(ACTIVITY LIST)
a) For the film review below, decide whether each statement agrees with it: (i) the hotel is short of money, (ii) "Lullaby of Broadway" is the reviewer's personal favorite number, (iii) Mrs. Prentiss wants Ann to marry Dick Curtis. Answer yes or no for each, and quote the deciding words.
b) Summarize the film review below in two sentences.

==== PAGE EXTRACT ====

Directed by Busby Berkeley
Written by Robert Lord & Peter Milne

The second entry in the series of "Gold Diggers" musicals created by Busby Berkeley. In a swank New England summer hotel the staff is preparing for the influx of wealthy vacationers that come every season. The hotel is running out of money and the desk clerk Dick Curtis (Dick Powell) hopes to put together a big stage show in order to bring in some cash. The show is being bankrolled by the wealthy Mrs. Prentiss (Alice Brady), who also wants her daughter Ann (Titanic's Gloria Stuart) to marry eccentric millionaire T. Mosley Thorpe III (Hugh Herbert), who's also a bit of a snuff addict. But Ann has fallen in love with Dick. But Dick is engaged to the greedy Winny. But Winny wants to marry Ann's brother Humbolt and take all his money. Will the right people end up together? Will the hotel be saved? Will characters randomly break into song? Is the Pope Catholic?

Old time musicals are a real guilty pleasure for me, and this is one of my favorites (Guys and Dolls is the best). A lot of good comedy mixed together with some truly show-stopping musical numbers. Most of the humor comes from the antics of physical comedian and character actor Hugh Herbert (the Cosmo Kramer of the 1930s). Seeing him unpack his luggage with its wide array snuff boxes and other oddities while the other characters look on in dismay is truly hilarious. I also have to say that the then 25 year-old Gloria Stuart is very good looking and a pretty fair singer.

But the musical acts are the real stars. These are not just a bunch of people dancing in unison, many of them actually try to convey a sense of story along with the song. The numbers can really be looked at as the earliest precursor to the music video. The most famous is probably "Lullaby of Broadway." It actually acts a film within the film, depicting a fantasy sequence of New York at night and the tragic life of a showgirl. There is also "The Words Are in My Heart" which features a legion of white pianos that move across the stage, eventually forming one giant piano. My personal favorite is the duet "I'm Goin' Shopping With You" sung by Dick Powell and Gloria Stuart. While it doesn't have the scope of the others, it is a nice and peppy song with some now-funny 1930s products and fashions.

Sure the plot is hokey and predictable, but it's still great escapist entertainment. I wish Hollywood still made musicals.

==== SUPPLIED INFORMATION ====

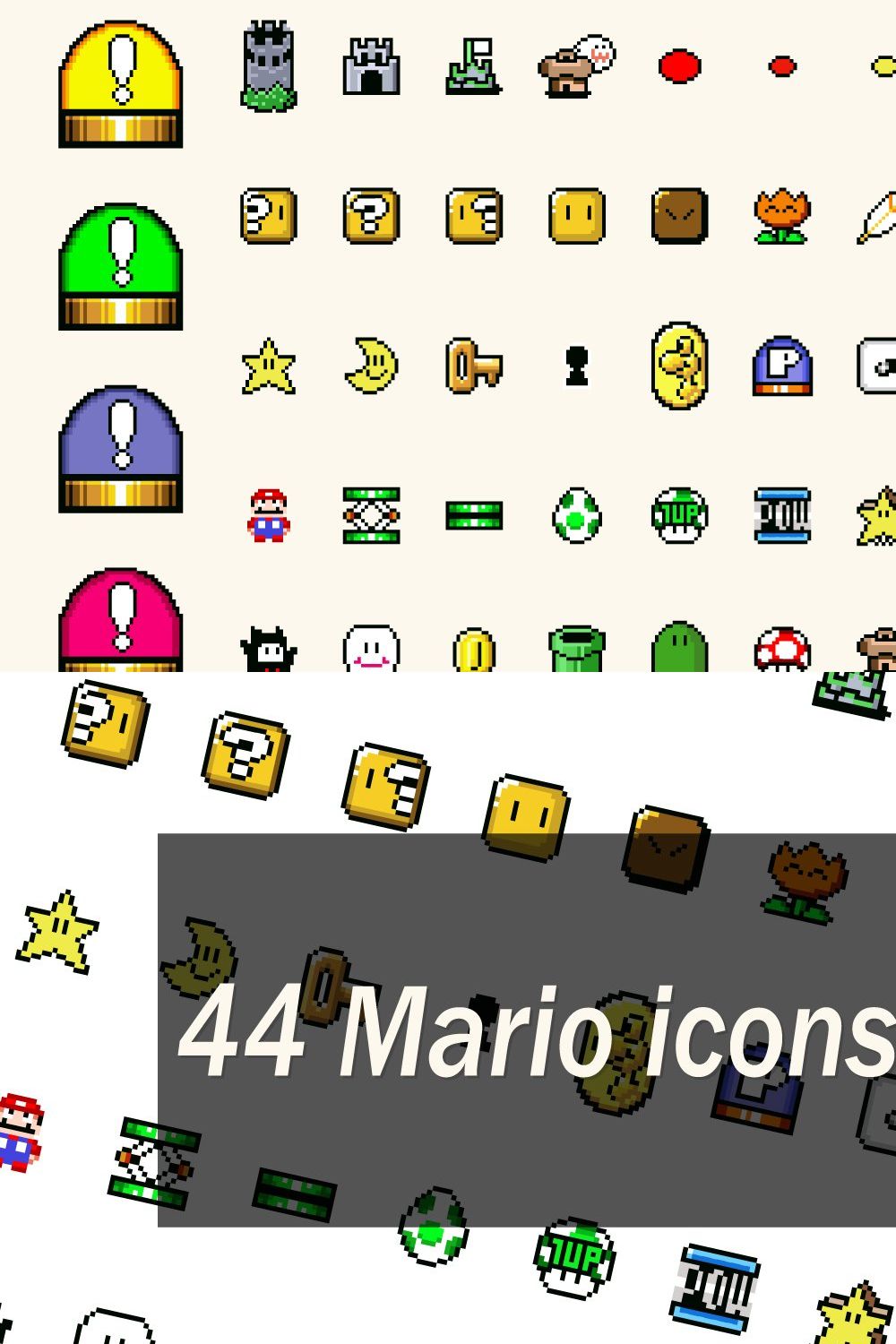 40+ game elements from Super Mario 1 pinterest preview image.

====
==== SUPPLIED INFORMATION ====

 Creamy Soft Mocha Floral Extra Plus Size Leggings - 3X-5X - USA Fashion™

====

(EXPECTED RESULTS)
a)
(i) Yes: "The hotel is running out of money"
(ii) No: "My personal favorite is the duet "I'm Goin' Shopping With You""
(iii) No: "who also wants her daughter Ann (Titanic's Gloria Stuart) to marry eccentric millionaire T. Mosley Thorpe III (Hugh Herbert)"

b) In this second "Gold Diggers" musical by Busby Berkeley, a desk clerk at a New England summer hotel that is running out of money stages a big show to bring in cash, with the wealthy Mrs. Prentiss paying for it, while several romances get tangled. The reviewer enjoys Hugh Herbert's comedy but calls the story-driven musical numbers, such as "Lullaby of Broadway," the real stars, and finds the hokey, predictable plot still great escapist entertainment.